# Renovation without permit



## RippySkippy (Feb 9, 2007)

Why would you even consider the expense...if it's something that's going to bother you, you have the right to ask the seller to prove that it's up to current code. Have the house inspected and see what they turn up...if everything looks good to them, then I'd be inclined to let it go. If your still not sure, have a person(s) (re-modeler/builder/electrician/plumber/ your comfortable with take a look at it.

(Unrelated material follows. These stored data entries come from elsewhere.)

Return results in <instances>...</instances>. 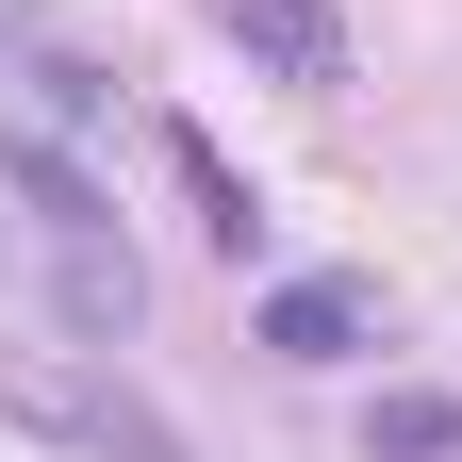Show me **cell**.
<instances>
[{
    "label": "cell",
    "instance_id": "7a4b0ae2",
    "mask_svg": "<svg viewBox=\"0 0 462 462\" xmlns=\"http://www.w3.org/2000/svg\"><path fill=\"white\" fill-rule=\"evenodd\" d=\"M149 149H165V182H182V215L215 231V248H231V264H248V248H264V199H248V182H231V149L199 133V116H165V133H149Z\"/></svg>",
    "mask_w": 462,
    "mask_h": 462
},
{
    "label": "cell",
    "instance_id": "3957f363",
    "mask_svg": "<svg viewBox=\"0 0 462 462\" xmlns=\"http://www.w3.org/2000/svg\"><path fill=\"white\" fill-rule=\"evenodd\" d=\"M264 346H281V364H346V346H364V281H281Z\"/></svg>",
    "mask_w": 462,
    "mask_h": 462
},
{
    "label": "cell",
    "instance_id": "5b68a950",
    "mask_svg": "<svg viewBox=\"0 0 462 462\" xmlns=\"http://www.w3.org/2000/svg\"><path fill=\"white\" fill-rule=\"evenodd\" d=\"M83 462H182V430H165L133 380H83Z\"/></svg>",
    "mask_w": 462,
    "mask_h": 462
},
{
    "label": "cell",
    "instance_id": "6da1fadb",
    "mask_svg": "<svg viewBox=\"0 0 462 462\" xmlns=\"http://www.w3.org/2000/svg\"><path fill=\"white\" fill-rule=\"evenodd\" d=\"M215 33L248 50L264 83H298V99H330V83H346V17H330V0H215Z\"/></svg>",
    "mask_w": 462,
    "mask_h": 462
},
{
    "label": "cell",
    "instance_id": "277c9868",
    "mask_svg": "<svg viewBox=\"0 0 462 462\" xmlns=\"http://www.w3.org/2000/svg\"><path fill=\"white\" fill-rule=\"evenodd\" d=\"M364 462H462V396H430V380H396L380 413H364Z\"/></svg>",
    "mask_w": 462,
    "mask_h": 462
}]
</instances>
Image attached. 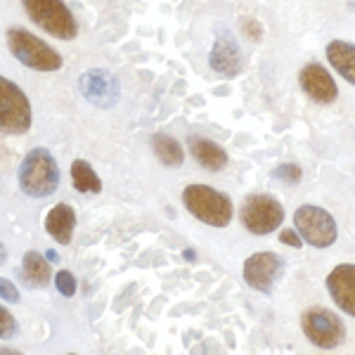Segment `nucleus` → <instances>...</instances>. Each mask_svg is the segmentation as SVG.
I'll return each mask as SVG.
<instances>
[{
  "instance_id": "nucleus-23",
  "label": "nucleus",
  "mask_w": 355,
  "mask_h": 355,
  "mask_svg": "<svg viewBox=\"0 0 355 355\" xmlns=\"http://www.w3.org/2000/svg\"><path fill=\"white\" fill-rule=\"evenodd\" d=\"M242 28H244V33L251 38V41H261L263 28H261V24H256V19H249V17H244Z\"/></svg>"
},
{
  "instance_id": "nucleus-22",
  "label": "nucleus",
  "mask_w": 355,
  "mask_h": 355,
  "mask_svg": "<svg viewBox=\"0 0 355 355\" xmlns=\"http://www.w3.org/2000/svg\"><path fill=\"white\" fill-rule=\"evenodd\" d=\"M0 320H3V329H0V334H3V339L8 341L10 336L15 334V329H17L15 318H12V315H10L8 308H3V311H0Z\"/></svg>"
},
{
  "instance_id": "nucleus-28",
  "label": "nucleus",
  "mask_w": 355,
  "mask_h": 355,
  "mask_svg": "<svg viewBox=\"0 0 355 355\" xmlns=\"http://www.w3.org/2000/svg\"><path fill=\"white\" fill-rule=\"evenodd\" d=\"M67 355H76V353H67Z\"/></svg>"
},
{
  "instance_id": "nucleus-5",
  "label": "nucleus",
  "mask_w": 355,
  "mask_h": 355,
  "mask_svg": "<svg viewBox=\"0 0 355 355\" xmlns=\"http://www.w3.org/2000/svg\"><path fill=\"white\" fill-rule=\"evenodd\" d=\"M239 218L251 234H270L275 227L282 225L284 209L270 194H249L242 202Z\"/></svg>"
},
{
  "instance_id": "nucleus-18",
  "label": "nucleus",
  "mask_w": 355,
  "mask_h": 355,
  "mask_svg": "<svg viewBox=\"0 0 355 355\" xmlns=\"http://www.w3.org/2000/svg\"><path fill=\"white\" fill-rule=\"evenodd\" d=\"M152 150H154V157L164 166H168V168H175V166H180L185 162V152H182L180 142L166 133H157L152 137Z\"/></svg>"
},
{
  "instance_id": "nucleus-11",
  "label": "nucleus",
  "mask_w": 355,
  "mask_h": 355,
  "mask_svg": "<svg viewBox=\"0 0 355 355\" xmlns=\"http://www.w3.org/2000/svg\"><path fill=\"white\" fill-rule=\"evenodd\" d=\"M299 81L303 93L311 97L313 102H320V105H331L336 100V95H339V88H336L331 73L322 64H318V62H311V64L301 69Z\"/></svg>"
},
{
  "instance_id": "nucleus-21",
  "label": "nucleus",
  "mask_w": 355,
  "mask_h": 355,
  "mask_svg": "<svg viewBox=\"0 0 355 355\" xmlns=\"http://www.w3.org/2000/svg\"><path fill=\"white\" fill-rule=\"evenodd\" d=\"M55 282H57V289H60L62 296H73L76 294V277H73L69 270H60L55 275Z\"/></svg>"
},
{
  "instance_id": "nucleus-9",
  "label": "nucleus",
  "mask_w": 355,
  "mask_h": 355,
  "mask_svg": "<svg viewBox=\"0 0 355 355\" xmlns=\"http://www.w3.org/2000/svg\"><path fill=\"white\" fill-rule=\"evenodd\" d=\"M284 272V259L272 251H259L249 256L244 263V279L249 287H254L261 294H270L275 282Z\"/></svg>"
},
{
  "instance_id": "nucleus-13",
  "label": "nucleus",
  "mask_w": 355,
  "mask_h": 355,
  "mask_svg": "<svg viewBox=\"0 0 355 355\" xmlns=\"http://www.w3.org/2000/svg\"><path fill=\"white\" fill-rule=\"evenodd\" d=\"M327 289L336 306L355 318V266L351 263L336 266L327 277Z\"/></svg>"
},
{
  "instance_id": "nucleus-6",
  "label": "nucleus",
  "mask_w": 355,
  "mask_h": 355,
  "mask_svg": "<svg viewBox=\"0 0 355 355\" xmlns=\"http://www.w3.org/2000/svg\"><path fill=\"white\" fill-rule=\"evenodd\" d=\"M294 227L296 232L301 234L311 246H318V249H327L336 242V220L331 218V214H327L320 206H311L303 204L296 209L294 214Z\"/></svg>"
},
{
  "instance_id": "nucleus-15",
  "label": "nucleus",
  "mask_w": 355,
  "mask_h": 355,
  "mask_svg": "<svg viewBox=\"0 0 355 355\" xmlns=\"http://www.w3.org/2000/svg\"><path fill=\"white\" fill-rule=\"evenodd\" d=\"M73 227H76V214L67 202L57 204L50 209L48 218H45V230L57 244H69L73 237Z\"/></svg>"
},
{
  "instance_id": "nucleus-3",
  "label": "nucleus",
  "mask_w": 355,
  "mask_h": 355,
  "mask_svg": "<svg viewBox=\"0 0 355 355\" xmlns=\"http://www.w3.org/2000/svg\"><path fill=\"white\" fill-rule=\"evenodd\" d=\"M8 48L17 60L28 69L38 71H57L62 67V57L57 50L50 48L48 43L41 41L38 36L28 33L26 28H10L8 31Z\"/></svg>"
},
{
  "instance_id": "nucleus-7",
  "label": "nucleus",
  "mask_w": 355,
  "mask_h": 355,
  "mask_svg": "<svg viewBox=\"0 0 355 355\" xmlns=\"http://www.w3.org/2000/svg\"><path fill=\"white\" fill-rule=\"evenodd\" d=\"M0 125L10 135H21L31 128L28 97L10 78H0Z\"/></svg>"
},
{
  "instance_id": "nucleus-1",
  "label": "nucleus",
  "mask_w": 355,
  "mask_h": 355,
  "mask_svg": "<svg viewBox=\"0 0 355 355\" xmlns=\"http://www.w3.org/2000/svg\"><path fill=\"white\" fill-rule=\"evenodd\" d=\"M19 185L24 194L33 199H43L57 192L60 166L45 147H36L24 157V162L19 166Z\"/></svg>"
},
{
  "instance_id": "nucleus-16",
  "label": "nucleus",
  "mask_w": 355,
  "mask_h": 355,
  "mask_svg": "<svg viewBox=\"0 0 355 355\" xmlns=\"http://www.w3.org/2000/svg\"><path fill=\"white\" fill-rule=\"evenodd\" d=\"M327 60L341 78L355 85V45L346 41H331L327 45Z\"/></svg>"
},
{
  "instance_id": "nucleus-20",
  "label": "nucleus",
  "mask_w": 355,
  "mask_h": 355,
  "mask_svg": "<svg viewBox=\"0 0 355 355\" xmlns=\"http://www.w3.org/2000/svg\"><path fill=\"white\" fill-rule=\"evenodd\" d=\"M272 175L277 178V180H284L287 185H296V182H301V168L296 164H282V166H277V168L272 171Z\"/></svg>"
},
{
  "instance_id": "nucleus-24",
  "label": "nucleus",
  "mask_w": 355,
  "mask_h": 355,
  "mask_svg": "<svg viewBox=\"0 0 355 355\" xmlns=\"http://www.w3.org/2000/svg\"><path fill=\"white\" fill-rule=\"evenodd\" d=\"M0 291H3V301H10V303H17L19 301V291L15 289V284L10 279H0Z\"/></svg>"
},
{
  "instance_id": "nucleus-2",
  "label": "nucleus",
  "mask_w": 355,
  "mask_h": 355,
  "mask_svg": "<svg viewBox=\"0 0 355 355\" xmlns=\"http://www.w3.org/2000/svg\"><path fill=\"white\" fill-rule=\"evenodd\" d=\"M182 204L194 218L211 227H227L232 220V202L211 185H187L182 192Z\"/></svg>"
},
{
  "instance_id": "nucleus-27",
  "label": "nucleus",
  "mask_w": 355,
  "mask_h": 355,
  "mask_svg": "<svg viewBox=\"0 0 355 355\" xmlns=\"http://www.w3.org/2000/svg\"><path fill=\"white\" fill-rule=\"evenodd\" d=\"M48 261L50 263H57V254H55V251H48Z\"/></svg>"
},
{
  "instance_id": "nucleus-17",
  "label": "nucleus",
  "mask_w": 355,
  "mask_h": 355,
  "mask_svg": "<svg viewBox=\"0 0 355 355\" xmlns=\"http://www.w3.org/2000/svg\"><path fill=\"white\" fill-rule=\"evenodd\" d=\"M21 275L31 287L41 289L48 287L50 277H53V268H50V261H45L38 251H26L21 259Z\"/></svg>"
},
{
  "instance_id": "nucleus-26",
  "label": "nucleus",
  "mask_w": 355,
  "mask_h": 355,
  "mask_svg": "<svg viewBox=\"0 0 355 355\" xmlns=\"http://www.w3.org/2000/svg\"><path fill=\"white\" fill-rule=\"evenodd\" d=\"M0 355H24V353L15 351V348H3V351H0Z\"/></svg>"
},
{
  "instance_id": "nucleus-19",
  "label": "nucleus",
  "mask_w": 355,
  "mask_h": 355,
  "mask_svg": "<svg viewBox=\"0 0 355 355\" xmlns=\"http://www.w3.org/2000/svg\"><path fill=\"white\" fill-rule=\"evenodd\" d=\"M71 180L78 192H90V194L102 192V180L97 178L93 166L88 162H83V159H76V162L71 164Z\"/></svg>"
},
{
  "instance_id": "nucleus-14",
  "label": "nucleus",
  "mask_w": 355,
  "mask_h": 355,
  "mask_svg": "<svg viewBox=\"0 0 355 355\" xmlns=\"http://www.w3.org/2000/svg\"><path fill=\"white\" fill-rule=\"evenodd\" d=\"M187 150H190L194 162L209 171H220V168H225V164H227V152L223 150L220 145H216L214 140H209V137L192 135L190 140H187Z\"/></svg>"
},
{
  "instance_id": "nucleus-10",
  "label": "nucleus",
  "mask_w": 355,
  "mask_h": 355,
  "mask_svg": "<svg viewBox=\"0 0 355 355\" xmlns=\"http://www.w3.org/2000/svg\"><path fill=\"white\" fill-rule=\"evenodd\" d=\"M78 85H81V93L85 100L93 102L95 107L110 110V107H114L119 102V81L110 71H102V69L83 71Z\"/></svg>"
},
{
  "instance_id": "nucleus-25",
  "label": "nucleus",
  "mask_w": 355,
  "mask_h": 355,
  "mask_svg": "<svg viewBox=\"0 0 355 355\" xmlns=\"http://www.w3.org/2000/svg\"><path fill=\"white\" fill-rule=\"evenodd\" d=\"M279 242L294 246V249H301V246H303L301 234H299V232H294V230H282V232H279Z\"/></svg>"
},
{
  "instance_id": "nucleus-4",
  "label": "nucleus",
  "mask_w": 355,
  "mask_h": 355,
  "mask_svg": "<svg viewBox=\"0 0 355 355\" xmlns=\"http://www.w3.org/2000/svg\"><path fill=\"white\" fill-rule=\"evenodd\" d=\"M26 15L36 26L48 31L50 36L71 41L78 33V24L73 19L71 10L64 5V0H21Z\"/></svg>"
},
{
  "instance_id": "nucleus-8",
  "label": "nucleus",
  "mask_w": 355,
  "mask_h": 355,
  "mask_svg": "<svg viewBox=\"0 0 355 355\" xmlns=\"http://www.w3.org/2000/svg\"><path fill=\"white\" fill-rule=\"evenodd\" d=\"M301 327L303 334L318 348H336L341 346L343 336H346V327H343L341 318L327 311V308H308L301 315Z\"/></svg>"
},
{
  "instance_id": "nucleus-12",
  "label": "nucleus",
  "mask_w": 355,
  "mask_h": 355,
  "mask_svg": "<svg viewBox=\"0 0 355 355\" xmlns=\"http://www.w3.org/2000/svg\"><path fill=\"white\" fill-rule=\"evenodd\" d=\"M209 64L216 73H220L225 78H234L242 71V50L232 38V33L220 31V36L216 38L214 48H211Z\"/></svg>"
}]
</instances>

What's _*love*_ worth to you?


----------



## SecretSquirrel (Jun 22, 2007)

hoffa02 said:


> We are considering buying a home but have learned the attic was remodeled without permit. Any experience on how to handle this? We love the place but aren't sure if it's possible to permit after the fact and what the cost would be (rough estimate)...
> 
> Thanks!


Why should any of this be your responsibility? I'd do a little research... contact the building inspections department, homeowner's insurance, etc. and ask them about your "hypothetical" situation and put the burden of getting the house up to code (and inspected) back to the owners. Make an offer with that contingency. Last thing I'd want to do is inherit a bunch of problems and it's possible there may be homeowners insurance issues with a house not up to code (or inspected).


----------



## AtlanticWBConst. (May 12, 2006)

R.S. hits on a good point regarding ''who'' covers that expennse, were the purchase to go forward. (I can imagine that Mike S., could have more to add to this, since his backgrounds is in real estate - if he's still around this forum)

Anyways - One possibility could be that the issue could be addressed as something the seller would need to resolve as part of the written conditions for the purchase.

(?)


----------



## curls00 (Jul 12, 2007)

Title Insurance, at least here in Ontario, means that any Code deficiencies are taken care of by insurance provided they "occurred" before you took posession.

For ~$200 its a very worthwhile investment. ie: If the sundeck was built w/o a permit and the City found out and required a teardown or expensive examination of footings, etc... the title insurance would take care of the expense, not the new owner who might have not known that the sundeck was built w/o permit.


----------



## jkrodger (Jul 10, 2007)

Are they counting the square footage of that un-permitted work? Technically they're not allowed to (according to our agent). I would have the seller's get it inspected to determine whether it's up to code. If it's not, don't take the house, you won't be able to count that square footage when you go to sell and you don't know what problems you'll inherit with it. If it is up to code then at least the owners have taken on any cost of the inspector and certification to prove it.


----------



## redline (Mar 5, 2006)

hoffa02 said:


> We are considering buying a home but have learned the attic was remodeled without permit.
> 
> Thanks!


 
What was remodeled? Any plumbing or electrical or structural changes?


----------